Records from a data source:
---

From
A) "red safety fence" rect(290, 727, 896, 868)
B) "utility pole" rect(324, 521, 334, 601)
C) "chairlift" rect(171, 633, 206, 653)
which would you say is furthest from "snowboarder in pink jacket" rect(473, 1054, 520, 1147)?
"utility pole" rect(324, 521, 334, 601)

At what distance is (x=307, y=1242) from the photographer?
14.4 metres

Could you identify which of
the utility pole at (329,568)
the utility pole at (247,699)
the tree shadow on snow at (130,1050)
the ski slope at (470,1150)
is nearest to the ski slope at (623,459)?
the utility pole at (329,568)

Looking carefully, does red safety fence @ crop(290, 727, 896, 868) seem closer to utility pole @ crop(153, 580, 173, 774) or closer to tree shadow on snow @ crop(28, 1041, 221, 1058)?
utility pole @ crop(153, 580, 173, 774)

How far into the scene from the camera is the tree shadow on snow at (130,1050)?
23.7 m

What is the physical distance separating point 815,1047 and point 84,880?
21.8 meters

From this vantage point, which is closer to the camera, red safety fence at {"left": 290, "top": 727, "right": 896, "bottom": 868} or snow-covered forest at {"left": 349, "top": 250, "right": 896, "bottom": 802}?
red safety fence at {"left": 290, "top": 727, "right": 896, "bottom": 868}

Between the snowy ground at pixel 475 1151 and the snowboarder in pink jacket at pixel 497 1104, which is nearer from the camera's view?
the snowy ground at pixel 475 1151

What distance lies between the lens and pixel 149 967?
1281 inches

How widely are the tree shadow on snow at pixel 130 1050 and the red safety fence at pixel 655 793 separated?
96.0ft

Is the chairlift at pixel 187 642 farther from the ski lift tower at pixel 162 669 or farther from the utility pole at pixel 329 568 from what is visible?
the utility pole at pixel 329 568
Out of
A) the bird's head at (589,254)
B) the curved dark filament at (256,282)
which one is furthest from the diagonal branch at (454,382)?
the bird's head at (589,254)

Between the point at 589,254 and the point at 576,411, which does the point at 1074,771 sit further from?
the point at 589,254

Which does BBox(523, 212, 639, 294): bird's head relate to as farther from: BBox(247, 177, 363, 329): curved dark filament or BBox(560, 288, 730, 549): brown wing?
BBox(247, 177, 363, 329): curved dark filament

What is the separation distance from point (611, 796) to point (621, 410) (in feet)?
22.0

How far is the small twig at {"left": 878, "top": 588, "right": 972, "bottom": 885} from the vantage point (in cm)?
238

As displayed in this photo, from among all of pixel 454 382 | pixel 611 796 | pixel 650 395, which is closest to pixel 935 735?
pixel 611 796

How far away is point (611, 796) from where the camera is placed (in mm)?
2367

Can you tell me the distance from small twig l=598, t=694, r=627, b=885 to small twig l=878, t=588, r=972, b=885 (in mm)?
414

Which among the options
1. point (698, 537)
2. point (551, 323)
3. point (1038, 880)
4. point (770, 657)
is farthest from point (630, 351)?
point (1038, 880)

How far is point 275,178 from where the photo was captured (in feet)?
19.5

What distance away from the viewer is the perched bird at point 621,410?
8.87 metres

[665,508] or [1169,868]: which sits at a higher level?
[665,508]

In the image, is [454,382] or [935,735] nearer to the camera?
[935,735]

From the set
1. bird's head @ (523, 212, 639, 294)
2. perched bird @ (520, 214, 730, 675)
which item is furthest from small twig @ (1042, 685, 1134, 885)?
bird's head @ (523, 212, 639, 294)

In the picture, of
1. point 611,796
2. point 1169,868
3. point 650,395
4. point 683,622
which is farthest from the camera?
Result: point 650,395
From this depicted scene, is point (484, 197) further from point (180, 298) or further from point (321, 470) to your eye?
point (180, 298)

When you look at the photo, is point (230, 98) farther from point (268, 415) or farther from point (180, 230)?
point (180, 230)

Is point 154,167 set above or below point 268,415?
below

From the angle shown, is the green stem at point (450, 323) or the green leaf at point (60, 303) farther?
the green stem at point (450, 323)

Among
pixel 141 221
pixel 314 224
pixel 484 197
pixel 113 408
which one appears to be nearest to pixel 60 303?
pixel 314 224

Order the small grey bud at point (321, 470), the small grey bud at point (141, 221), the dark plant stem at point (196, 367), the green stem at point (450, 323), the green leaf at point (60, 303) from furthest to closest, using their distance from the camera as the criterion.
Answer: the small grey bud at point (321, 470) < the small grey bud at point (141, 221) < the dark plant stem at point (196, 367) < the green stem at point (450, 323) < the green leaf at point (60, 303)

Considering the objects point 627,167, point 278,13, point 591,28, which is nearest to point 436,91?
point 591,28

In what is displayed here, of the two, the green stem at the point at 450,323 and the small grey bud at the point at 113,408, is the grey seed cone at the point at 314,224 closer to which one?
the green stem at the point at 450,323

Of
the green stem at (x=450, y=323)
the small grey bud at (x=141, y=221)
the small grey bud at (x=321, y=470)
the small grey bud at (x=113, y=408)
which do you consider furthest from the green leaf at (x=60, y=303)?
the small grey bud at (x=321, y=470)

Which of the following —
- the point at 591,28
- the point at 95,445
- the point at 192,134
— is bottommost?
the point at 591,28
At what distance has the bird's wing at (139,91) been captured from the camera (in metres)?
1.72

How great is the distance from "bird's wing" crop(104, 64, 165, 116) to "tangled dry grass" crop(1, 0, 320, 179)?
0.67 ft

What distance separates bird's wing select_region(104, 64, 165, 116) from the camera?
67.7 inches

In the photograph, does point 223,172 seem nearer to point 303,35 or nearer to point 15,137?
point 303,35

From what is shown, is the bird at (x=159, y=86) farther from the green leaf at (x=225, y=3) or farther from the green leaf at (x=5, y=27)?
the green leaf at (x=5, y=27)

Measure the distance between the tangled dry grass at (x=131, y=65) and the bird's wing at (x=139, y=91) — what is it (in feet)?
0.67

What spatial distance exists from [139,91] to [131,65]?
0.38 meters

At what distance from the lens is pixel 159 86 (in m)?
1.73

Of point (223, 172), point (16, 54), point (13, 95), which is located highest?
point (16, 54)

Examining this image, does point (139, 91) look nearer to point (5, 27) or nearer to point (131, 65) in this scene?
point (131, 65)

---

● Set task: Rewrite the stretch of the data from the line containing "At what distance from" through the end of the data as a Markdown table with the columns Row and Line, numbering each line and omitting blank lines.

● Task response:
| Row | Line |
|---|---|
| 1 | At what distance from the lens is pixel 159 86 (in m)? |
| 2 | 1.73 |
| 3 | Of point (223, 172), point (16, 54), point (13, 95), which is located highest? |
| 4 | point (16, 54) |
| 5 | Examining this image, does point (139, 91) look nearer to point (5, 27) or nearer to point (131, 65) in this scene? |
| 6 | point (131, 65) |